• [The data]:
┌──

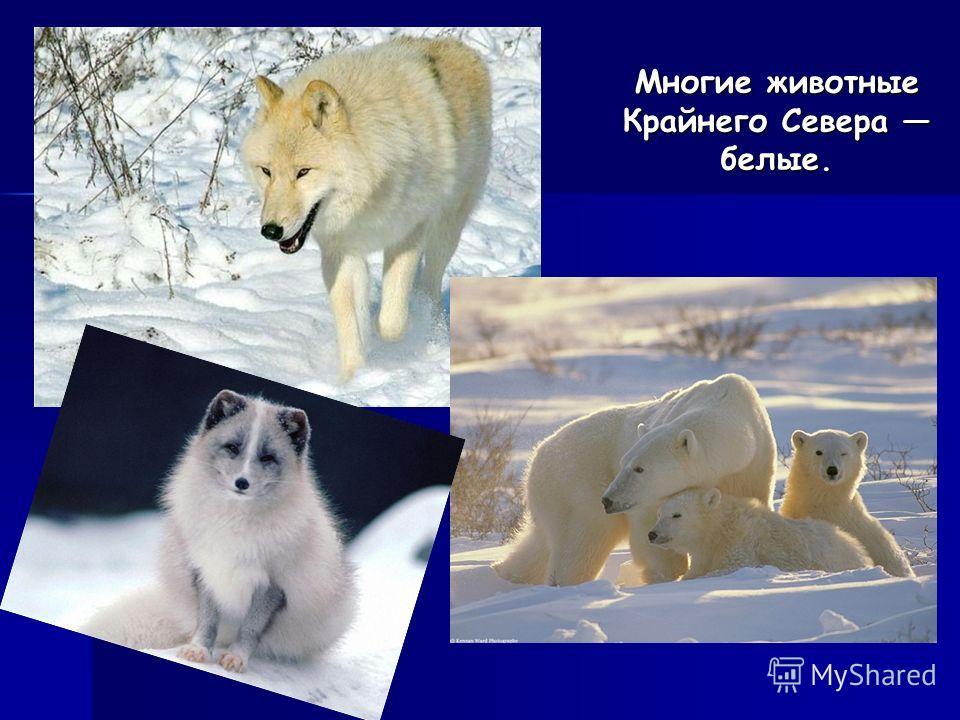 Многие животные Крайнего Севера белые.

└──
┌──

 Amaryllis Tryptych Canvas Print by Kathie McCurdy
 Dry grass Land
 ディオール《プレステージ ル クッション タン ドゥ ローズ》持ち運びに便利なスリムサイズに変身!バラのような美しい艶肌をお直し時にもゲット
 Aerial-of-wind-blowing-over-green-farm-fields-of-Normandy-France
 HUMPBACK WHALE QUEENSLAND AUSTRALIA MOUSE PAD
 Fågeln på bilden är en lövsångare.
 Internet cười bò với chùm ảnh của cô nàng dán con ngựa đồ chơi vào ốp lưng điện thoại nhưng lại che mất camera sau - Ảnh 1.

└──

• [Activity]:
Copy the lines above exactly. Start with the line containing "ディオール《プレステージ ル クッション", end with the line containing "Internet cười bò", and include both.

• [Answer to the exercise]:
 ディオール《プレステージ ル クッション タン ドゥ ローズ》持ち運びに便利なスリムサイズに変身!バラのような美しい艶肌をお直し時にもゲット
 Aerial-of-wind-blowing-over-green-farm-fields-of-Normandy-France
 HUMPBACK WHALE QUEENSLAND AUSTRALIA MOUSE PAD
 Fågeln på bilden är en lövsångare.
 Internet cười bò với chùm ảnh của cô nàng dán con ngựa đồ chơi vào ốp lưng điện thoại nhưng lại che mất camera sau - Ảnh 1.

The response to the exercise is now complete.